A falta de condições atrativas no SNS, uma carreira médica incapaz de se adaptar às necessidades de um sistema de saúde em evolução e uma valorização remuneratória insuficiente, tendo em conta a responsabilidade e o papel dos médicos no sistema de saúde, são realidades que precisamos de enfrentar e corrigir urgentemente.
Hoje, o ponto essencial de qualquer reforma é a capacidade de atrair e manter os médicos nos hospitais e centros de saúde. Discutir se o número de estudantes ou de diplomados em medicina é suficiente é distrair-nos, a todos, do que é fundamental: fixar os médicos existentes nas unidades do SNS. É necessário melhorar as condições de trabalho, oferecer autonomia e garantir tempo para formação e investigação, além de revitalizar a carreira médica, com início no primeiro ano do internato e transversal ao setor público, privado ou social.
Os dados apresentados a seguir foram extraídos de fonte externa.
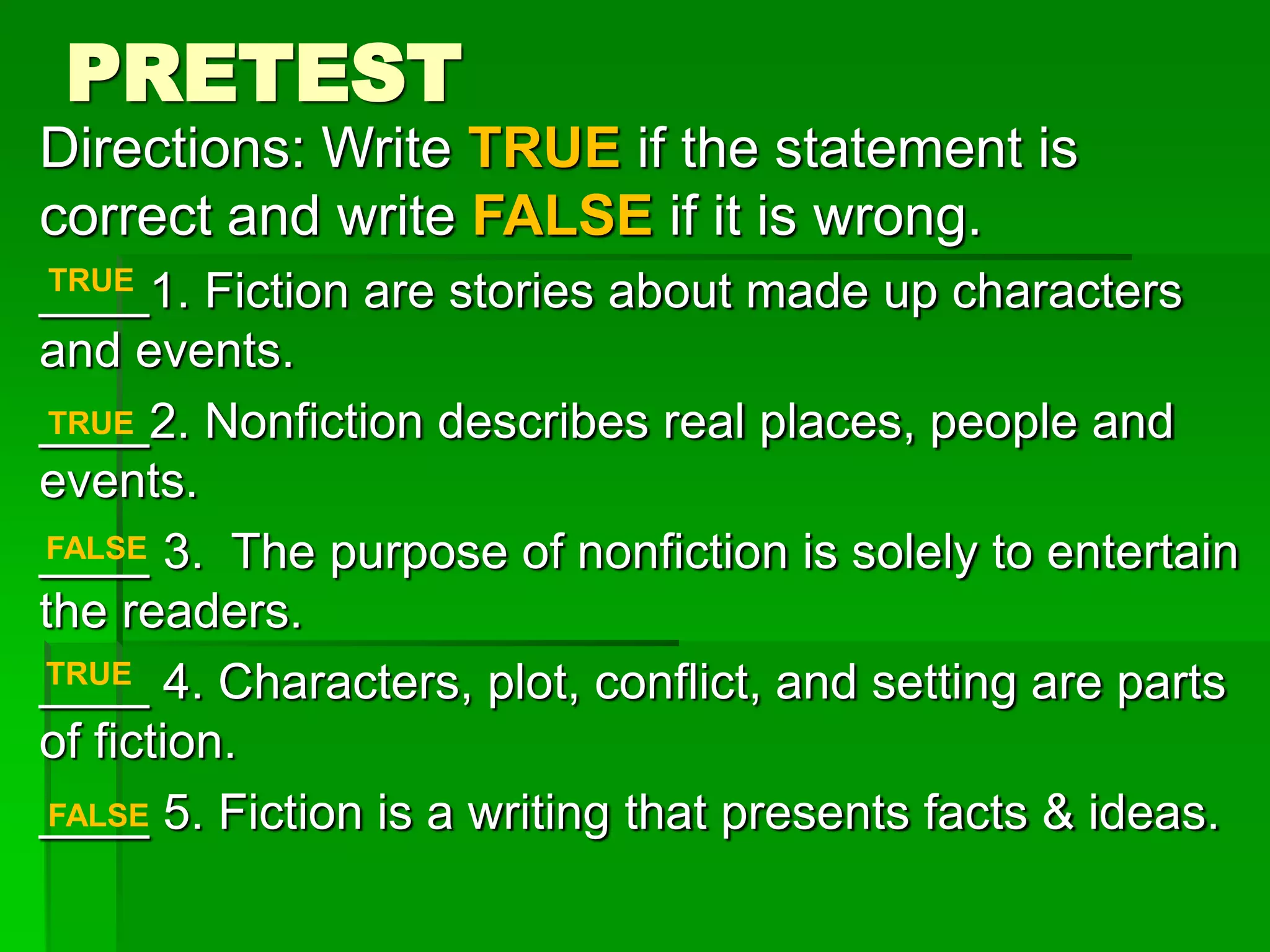 PRETEST

Directions: Write TRUE if the statement is correct and write FALSE if it is wrong.

TRUE 1. Fiction are stories about made up characters and events.

TRUE 2. Nonfiction describes real places, people and events.

FALSE 3. The purpose of nonfiction is solely to entertain the readers.

TRUE 4. Characters, plot, conflict, and setting are parts of fiction.

FALSE 5. Fiction is a writing that presents facts & ideas.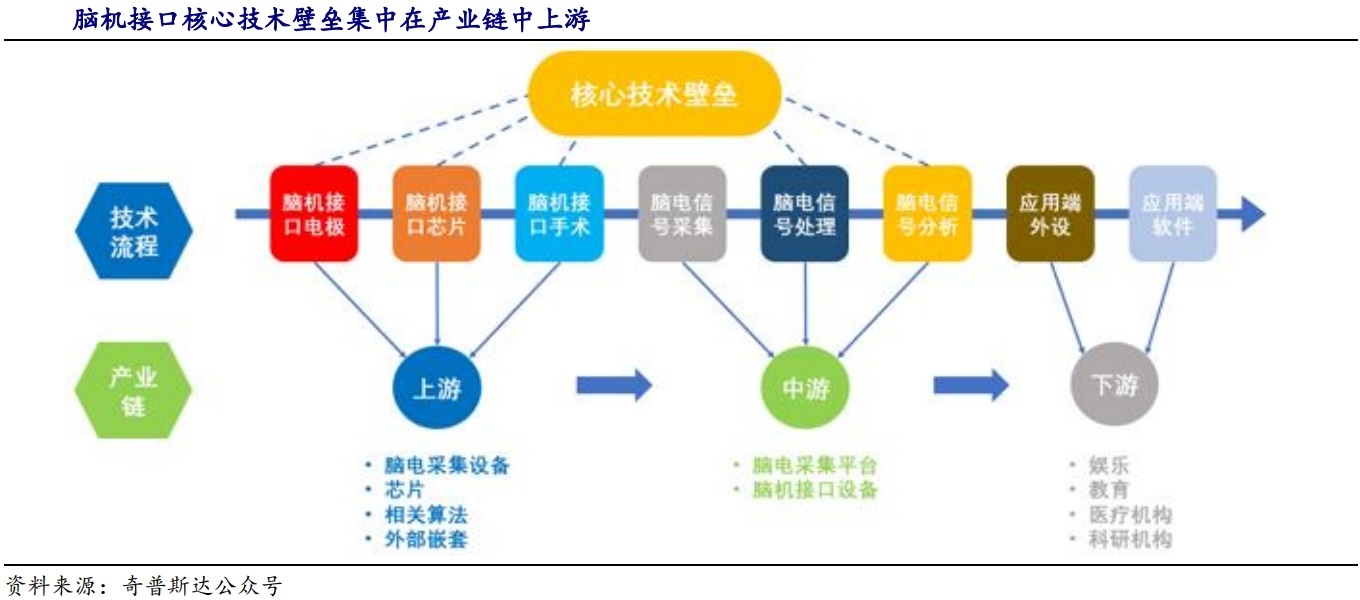 脑机接口核心技术壁垒集中在产业链中上游

核心技术壁垒

技术流程

脑机接口电极

脑机接口芯片

脑机接口手术

脑电信号采集

脑电信号处理

脑电信号分析

应用端外设

应用端软件

产业链

上游

中游

下游

• 脑电采集设备
• 芯片
• 相关算法
• 外部嵌套

• 脑电采集平台
• 脑机接口设备

• 娱乐
• 教育
• 医疗机构
• 科研机构

资料来源：奇普斯达公众号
Uma carreira que acompanhe o médico ao longo da sua vida, independentemente da sua tutela ministerial ser da saúde, da defesa nacional, da justiça, do desporto, do ensino superior, da administração interna ou de qualquer outra área governativa. Uma carreira médica única, ligada ao médico e não a uma instituição ou a um setor.
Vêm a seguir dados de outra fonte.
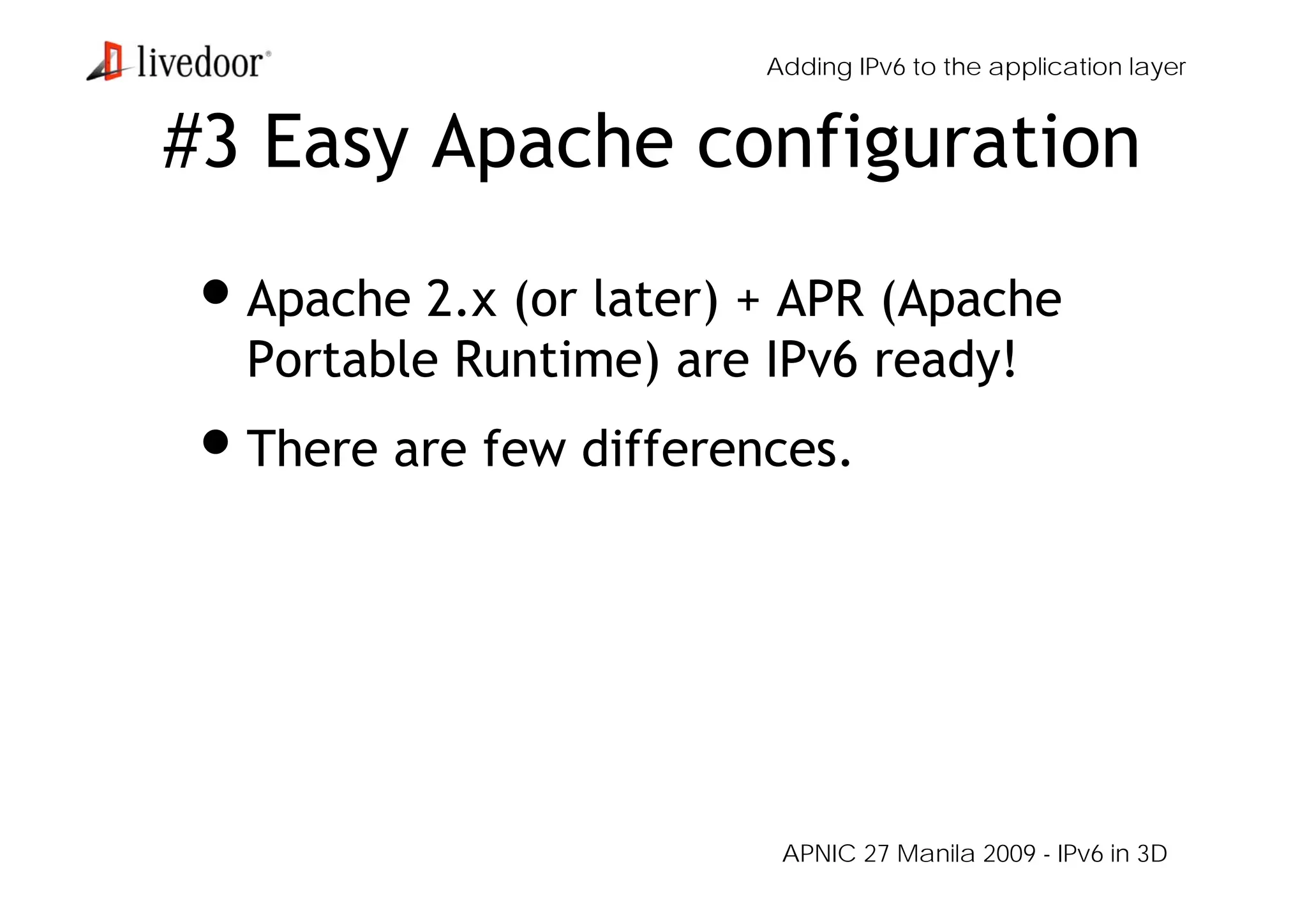 livedoor®

Adding IPv6 to the application layer

#3 Easy Apache configuration

• Apache 2.x (or later) + APR (Apache Portable Runtime) are IPv6 ready!

• There are few differences.

APNIC 27 Manila 2009 - IPv6 in 3D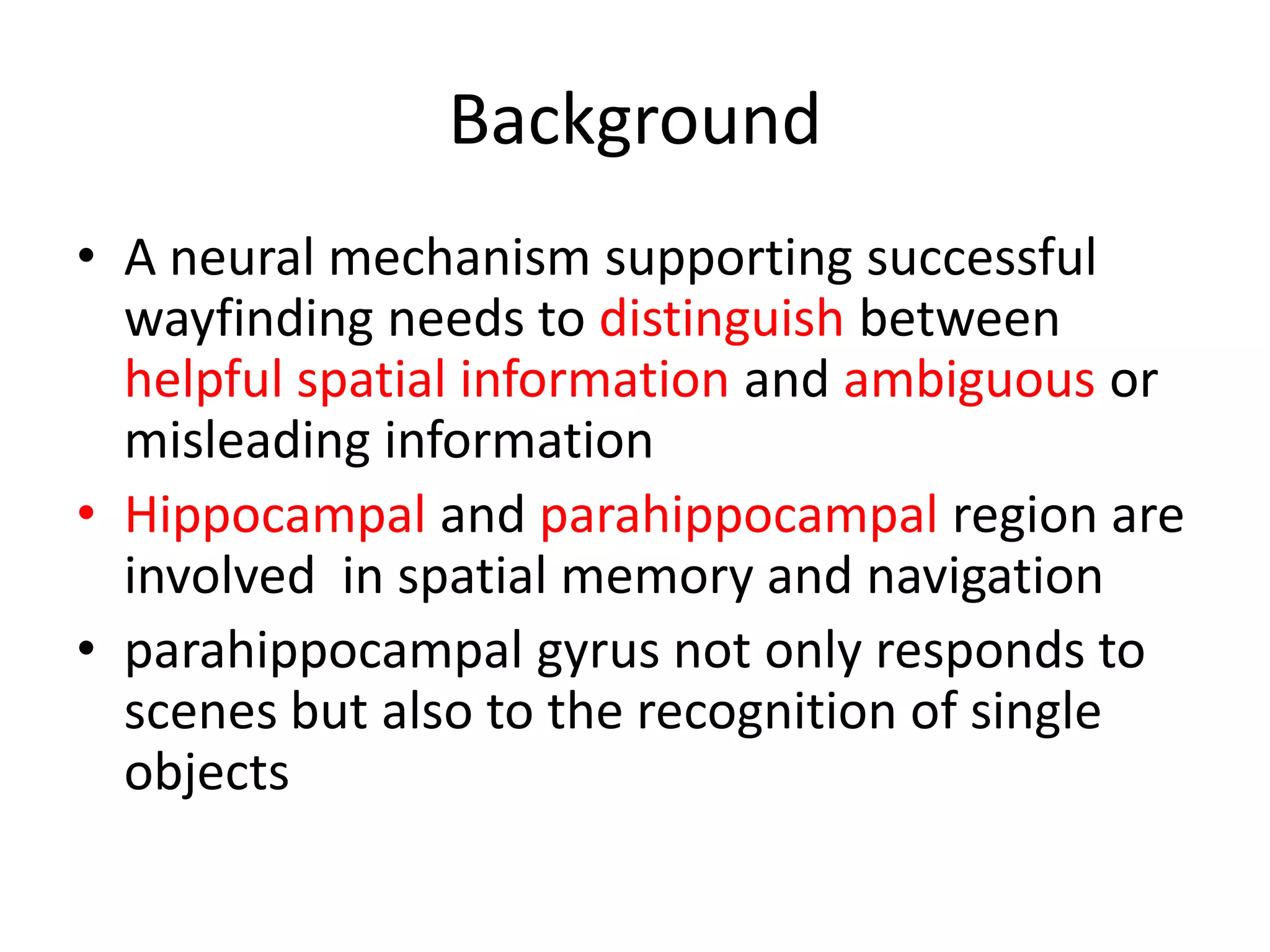 Background

• A neural mechanism supporting successful wayfinding needs to distinguish between helpful spatial information and ambiguous or misleading information

• Hippocampal and parahippocampal region are involved  in spatial memory and navigation

• parahippocampal gyrus not only responds to scenes but also to the recognition of single objects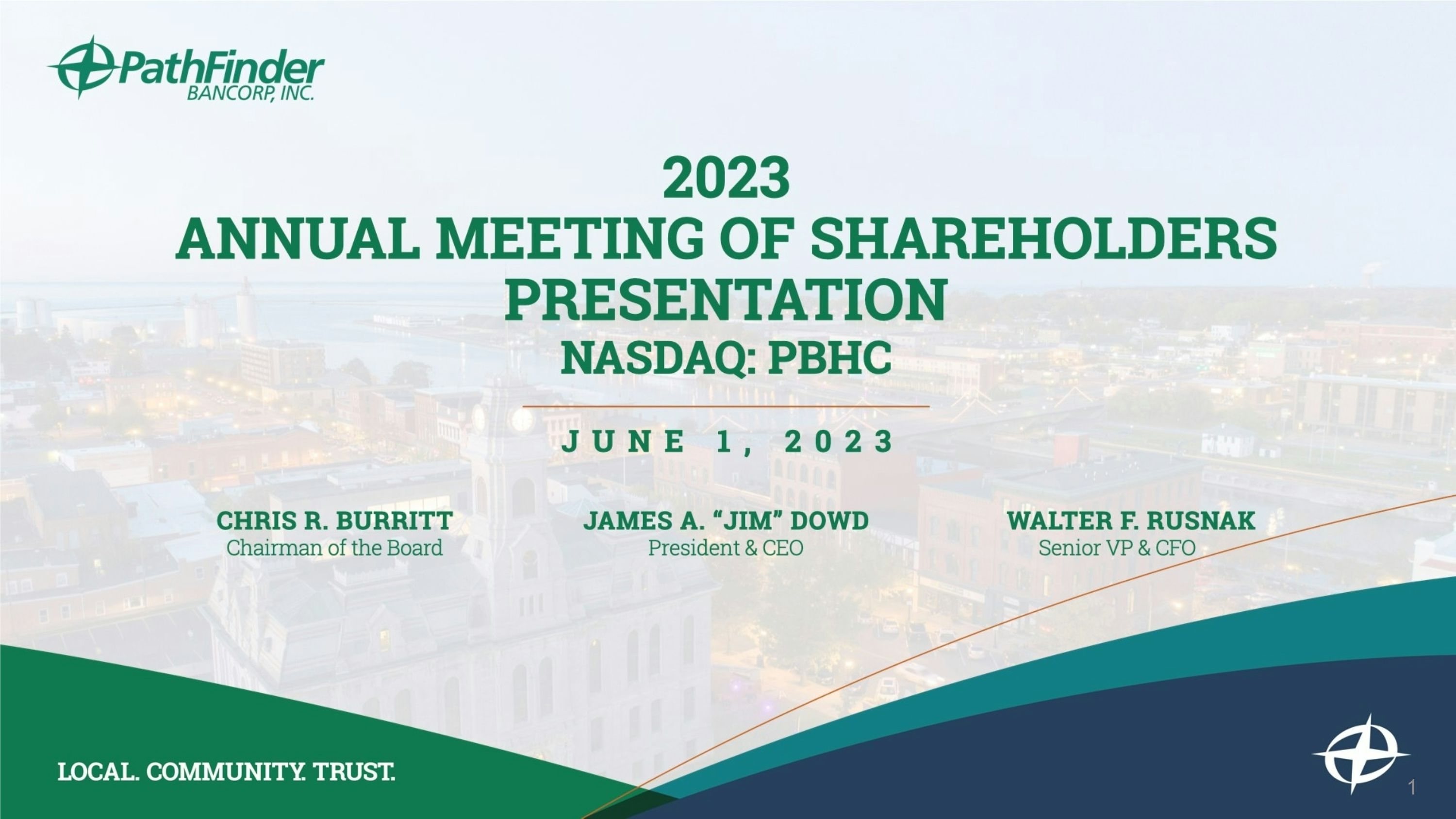 PathFinder
BANCORP, INC.

2023
ANNUAL MEETING OF SHAREHOLDERS PRESENTATION
NASDAQ: PBHC

JUNE 1, 2023

CHRIS R. BURRITT
Chairman of the Board

JAMES A. "JIM" DOWD
President & CEO

WALTER F. RUSNAK
Senior VP & CFO

LOCAL. COMMUNITY. TRUST.

1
Apesar do cenário difícil e de adversidades constantes, devemos manter a esperança na capacidade de renovação e adaptação do SNS para que continue a cumprir as suas principais missões: resposta assistencial, capacidade de manter uma formação médica de qualidade e investigação. A reforma do SNS, estruturada, pensada e amplamente discutida num princípio participativo e de transparência, é imperativa para o futuro; não podemos permanecer ancorados na visão organizacional de 1979 para resolver os problemas atuais.
Um SNS sustentável e duradouro é, de facto, uma realidade ao nosso alcance. Mas, para isso, é essencial investir continuamente na sua melhoria, promover a participação ativa dos médicos e dos doentes e incentivar uma cultura de humanização e qualidade nos cuidados de saúde, com foco nas pessoas.